As promised, here's one (out of the six) of our submissions to the 2018 Hawker Prize—poem "yuan liang 原谅" by Joshua Ip, published in Volume 5 Issue 2. Playing on the (mis)pronunciation of forgiveness/to forgive in Mandarin and the consequent struggle with what forgiveness means, Ip's poem ultimately ends with the "question[ing of] memory, and language itself, as a viable medium for meaning and ultimately for forgiveness" (Ip, 2018).
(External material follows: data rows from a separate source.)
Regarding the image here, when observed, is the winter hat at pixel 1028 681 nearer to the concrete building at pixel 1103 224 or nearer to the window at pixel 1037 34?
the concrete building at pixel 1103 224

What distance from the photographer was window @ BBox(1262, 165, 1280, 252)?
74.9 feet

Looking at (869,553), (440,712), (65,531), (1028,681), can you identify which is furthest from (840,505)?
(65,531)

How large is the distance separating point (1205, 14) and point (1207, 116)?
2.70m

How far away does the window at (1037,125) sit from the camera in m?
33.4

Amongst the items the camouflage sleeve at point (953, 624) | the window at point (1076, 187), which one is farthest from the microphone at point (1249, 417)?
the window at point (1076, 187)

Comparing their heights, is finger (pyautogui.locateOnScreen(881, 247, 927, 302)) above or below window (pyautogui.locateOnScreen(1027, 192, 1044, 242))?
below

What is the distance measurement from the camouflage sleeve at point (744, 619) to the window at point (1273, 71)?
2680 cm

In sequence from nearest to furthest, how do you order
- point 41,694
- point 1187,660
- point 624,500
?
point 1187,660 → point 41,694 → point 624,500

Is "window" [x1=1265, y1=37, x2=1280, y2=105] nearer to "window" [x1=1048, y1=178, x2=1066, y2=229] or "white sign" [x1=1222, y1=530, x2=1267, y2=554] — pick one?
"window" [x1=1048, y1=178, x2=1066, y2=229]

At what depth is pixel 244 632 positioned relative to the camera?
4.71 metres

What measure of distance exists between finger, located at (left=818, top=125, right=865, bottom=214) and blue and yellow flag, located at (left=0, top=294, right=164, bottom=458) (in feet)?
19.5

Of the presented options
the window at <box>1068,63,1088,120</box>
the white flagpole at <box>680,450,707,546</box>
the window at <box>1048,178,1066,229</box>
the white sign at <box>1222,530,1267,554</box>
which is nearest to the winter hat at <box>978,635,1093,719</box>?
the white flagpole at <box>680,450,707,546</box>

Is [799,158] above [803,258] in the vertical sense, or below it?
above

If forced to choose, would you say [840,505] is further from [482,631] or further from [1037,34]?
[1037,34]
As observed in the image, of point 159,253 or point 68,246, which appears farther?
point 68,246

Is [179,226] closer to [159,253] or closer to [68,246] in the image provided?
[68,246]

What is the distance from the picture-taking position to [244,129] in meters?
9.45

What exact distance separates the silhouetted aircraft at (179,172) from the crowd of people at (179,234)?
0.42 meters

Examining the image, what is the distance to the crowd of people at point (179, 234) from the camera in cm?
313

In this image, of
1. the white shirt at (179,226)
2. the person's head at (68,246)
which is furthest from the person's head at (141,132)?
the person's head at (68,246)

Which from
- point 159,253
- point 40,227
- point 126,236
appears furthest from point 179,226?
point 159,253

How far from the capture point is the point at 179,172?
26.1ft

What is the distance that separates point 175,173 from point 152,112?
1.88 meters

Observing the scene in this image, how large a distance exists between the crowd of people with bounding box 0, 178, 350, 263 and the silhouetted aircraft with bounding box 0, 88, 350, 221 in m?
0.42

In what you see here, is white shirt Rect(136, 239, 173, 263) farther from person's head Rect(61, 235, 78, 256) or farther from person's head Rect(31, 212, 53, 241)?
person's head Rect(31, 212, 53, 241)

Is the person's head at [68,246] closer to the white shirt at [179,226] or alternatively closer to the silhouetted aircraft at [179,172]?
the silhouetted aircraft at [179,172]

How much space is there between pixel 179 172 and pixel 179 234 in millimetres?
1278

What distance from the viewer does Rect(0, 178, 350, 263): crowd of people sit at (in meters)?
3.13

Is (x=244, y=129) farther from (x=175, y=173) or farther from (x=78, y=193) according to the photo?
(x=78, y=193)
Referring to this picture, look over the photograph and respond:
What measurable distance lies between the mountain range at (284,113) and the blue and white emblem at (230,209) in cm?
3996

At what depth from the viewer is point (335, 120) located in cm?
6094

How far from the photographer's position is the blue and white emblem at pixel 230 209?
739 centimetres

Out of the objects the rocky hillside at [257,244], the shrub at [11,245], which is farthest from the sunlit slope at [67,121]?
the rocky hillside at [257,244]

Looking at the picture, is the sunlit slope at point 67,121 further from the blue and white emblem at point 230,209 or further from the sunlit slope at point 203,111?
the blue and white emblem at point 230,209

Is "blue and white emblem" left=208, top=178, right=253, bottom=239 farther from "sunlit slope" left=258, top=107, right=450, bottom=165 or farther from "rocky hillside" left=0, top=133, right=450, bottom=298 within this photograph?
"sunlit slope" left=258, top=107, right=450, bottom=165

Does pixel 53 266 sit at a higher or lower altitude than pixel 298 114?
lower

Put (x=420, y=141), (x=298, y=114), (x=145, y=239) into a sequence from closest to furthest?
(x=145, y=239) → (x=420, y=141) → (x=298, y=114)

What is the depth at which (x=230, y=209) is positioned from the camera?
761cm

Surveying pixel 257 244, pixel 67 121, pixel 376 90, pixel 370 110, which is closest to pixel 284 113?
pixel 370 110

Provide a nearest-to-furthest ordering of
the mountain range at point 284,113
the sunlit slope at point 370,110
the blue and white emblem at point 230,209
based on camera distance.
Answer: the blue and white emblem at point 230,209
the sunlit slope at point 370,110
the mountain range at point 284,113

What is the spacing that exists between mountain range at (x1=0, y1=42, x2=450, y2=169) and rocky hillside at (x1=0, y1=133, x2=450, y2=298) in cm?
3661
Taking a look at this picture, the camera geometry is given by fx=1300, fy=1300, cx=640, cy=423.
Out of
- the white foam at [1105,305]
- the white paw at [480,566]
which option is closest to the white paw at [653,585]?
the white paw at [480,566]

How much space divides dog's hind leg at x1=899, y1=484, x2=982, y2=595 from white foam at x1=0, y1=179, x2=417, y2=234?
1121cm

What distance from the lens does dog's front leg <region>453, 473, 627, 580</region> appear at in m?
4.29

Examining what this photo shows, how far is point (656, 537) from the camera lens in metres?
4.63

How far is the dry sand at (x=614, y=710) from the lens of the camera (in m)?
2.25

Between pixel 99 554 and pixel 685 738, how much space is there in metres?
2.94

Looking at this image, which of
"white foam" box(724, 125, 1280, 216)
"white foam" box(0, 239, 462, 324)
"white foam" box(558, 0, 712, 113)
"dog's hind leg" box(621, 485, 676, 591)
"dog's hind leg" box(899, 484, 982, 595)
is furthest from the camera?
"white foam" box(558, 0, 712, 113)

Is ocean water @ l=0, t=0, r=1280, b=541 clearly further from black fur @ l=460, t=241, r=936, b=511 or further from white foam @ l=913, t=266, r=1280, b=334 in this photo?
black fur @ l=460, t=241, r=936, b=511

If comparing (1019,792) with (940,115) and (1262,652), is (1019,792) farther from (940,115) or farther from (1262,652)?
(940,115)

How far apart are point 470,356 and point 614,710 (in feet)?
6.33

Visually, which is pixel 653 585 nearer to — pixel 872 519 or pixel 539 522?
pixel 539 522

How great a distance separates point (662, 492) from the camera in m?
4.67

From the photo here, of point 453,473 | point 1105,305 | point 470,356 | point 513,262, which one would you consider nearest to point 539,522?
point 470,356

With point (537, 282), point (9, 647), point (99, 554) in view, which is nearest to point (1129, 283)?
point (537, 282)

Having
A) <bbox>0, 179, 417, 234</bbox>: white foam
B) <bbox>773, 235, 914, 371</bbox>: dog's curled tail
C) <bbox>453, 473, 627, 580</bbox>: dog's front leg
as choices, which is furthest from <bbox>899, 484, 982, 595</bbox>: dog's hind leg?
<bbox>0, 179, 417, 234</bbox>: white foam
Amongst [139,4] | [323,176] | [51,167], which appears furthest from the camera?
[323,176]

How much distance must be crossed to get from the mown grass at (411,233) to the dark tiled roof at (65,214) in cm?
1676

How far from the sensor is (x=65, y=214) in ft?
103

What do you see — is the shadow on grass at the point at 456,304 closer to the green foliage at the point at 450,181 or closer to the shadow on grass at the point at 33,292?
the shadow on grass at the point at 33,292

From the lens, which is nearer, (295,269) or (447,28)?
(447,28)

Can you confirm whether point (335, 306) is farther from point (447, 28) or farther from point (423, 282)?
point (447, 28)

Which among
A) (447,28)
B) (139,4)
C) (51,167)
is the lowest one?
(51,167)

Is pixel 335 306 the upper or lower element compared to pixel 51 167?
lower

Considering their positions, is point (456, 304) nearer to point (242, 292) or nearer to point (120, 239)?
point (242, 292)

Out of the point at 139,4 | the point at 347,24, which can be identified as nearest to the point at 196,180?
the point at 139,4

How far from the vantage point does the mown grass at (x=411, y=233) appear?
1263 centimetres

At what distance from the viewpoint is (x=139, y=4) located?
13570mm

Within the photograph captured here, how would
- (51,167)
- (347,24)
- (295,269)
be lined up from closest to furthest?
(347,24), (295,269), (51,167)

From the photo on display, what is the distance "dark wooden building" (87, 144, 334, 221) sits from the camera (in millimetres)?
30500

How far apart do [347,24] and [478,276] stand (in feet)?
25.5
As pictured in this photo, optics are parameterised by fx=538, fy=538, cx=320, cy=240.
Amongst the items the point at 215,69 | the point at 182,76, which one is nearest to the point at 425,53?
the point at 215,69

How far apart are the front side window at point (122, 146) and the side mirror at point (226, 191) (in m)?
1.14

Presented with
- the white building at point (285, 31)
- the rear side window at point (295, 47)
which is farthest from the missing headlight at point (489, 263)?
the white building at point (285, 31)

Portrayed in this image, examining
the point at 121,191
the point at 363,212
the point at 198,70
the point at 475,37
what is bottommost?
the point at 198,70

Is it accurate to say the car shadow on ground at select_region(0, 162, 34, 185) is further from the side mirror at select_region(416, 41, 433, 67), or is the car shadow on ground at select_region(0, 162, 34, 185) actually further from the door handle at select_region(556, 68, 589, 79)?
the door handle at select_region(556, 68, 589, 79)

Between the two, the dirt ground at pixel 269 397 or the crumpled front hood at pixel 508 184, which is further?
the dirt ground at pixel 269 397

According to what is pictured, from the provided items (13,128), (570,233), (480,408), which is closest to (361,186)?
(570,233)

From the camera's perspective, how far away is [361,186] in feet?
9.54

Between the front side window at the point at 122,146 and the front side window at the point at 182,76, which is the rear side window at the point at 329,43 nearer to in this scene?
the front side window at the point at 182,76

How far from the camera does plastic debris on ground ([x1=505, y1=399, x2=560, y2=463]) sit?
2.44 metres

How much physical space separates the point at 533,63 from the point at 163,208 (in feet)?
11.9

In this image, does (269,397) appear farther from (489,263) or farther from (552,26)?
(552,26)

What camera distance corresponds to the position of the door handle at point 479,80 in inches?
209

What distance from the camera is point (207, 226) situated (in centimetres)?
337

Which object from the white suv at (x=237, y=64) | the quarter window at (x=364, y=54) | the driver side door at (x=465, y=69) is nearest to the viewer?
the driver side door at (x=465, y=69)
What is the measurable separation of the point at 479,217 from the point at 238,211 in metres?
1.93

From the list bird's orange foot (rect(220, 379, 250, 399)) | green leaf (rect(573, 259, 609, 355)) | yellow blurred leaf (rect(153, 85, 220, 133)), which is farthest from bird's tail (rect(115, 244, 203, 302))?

(Ip, Joshua. (2017). Exegesis. The Eloquent Orifice, 5(2), e17–20.)

yuan liang 原谅

forgiveness is a chinese

character i do not remember

how to write. you would imagine

it would be grounded on the

heart radical, somehow, or associatively

somewhere the glyph for water

in all their dot–dashy morse remorse.

i play ‘sounds-like’ in this charade

and the second character

reminds me of a different-toned shower,

though i am informed this term

only applies in southeast asia

where we shower too much anyhow.

it is the first word i struggle with

the most, whether the heart

belongs there or not. in my sloppy accent,

it echoes that most-abused

of chinese poetic tropes—the moon,

it invokes that hoary chestnut by faye wong

or was it teresa teng?

they tell me forgiveness

is written the same simplified

or traditional, but i do not

believe them. when i trace out

their template there appear to be

missing lines, as if a brush landscape

was replaced by a sound byte, it sounds

like round, bright, and why do I always return

to this gaping blank, the moon?

perhaps if the birth order of my two unequal

languages were swapped, i could substitute,

as if by accident, forgetfulness

for forgiveness instead.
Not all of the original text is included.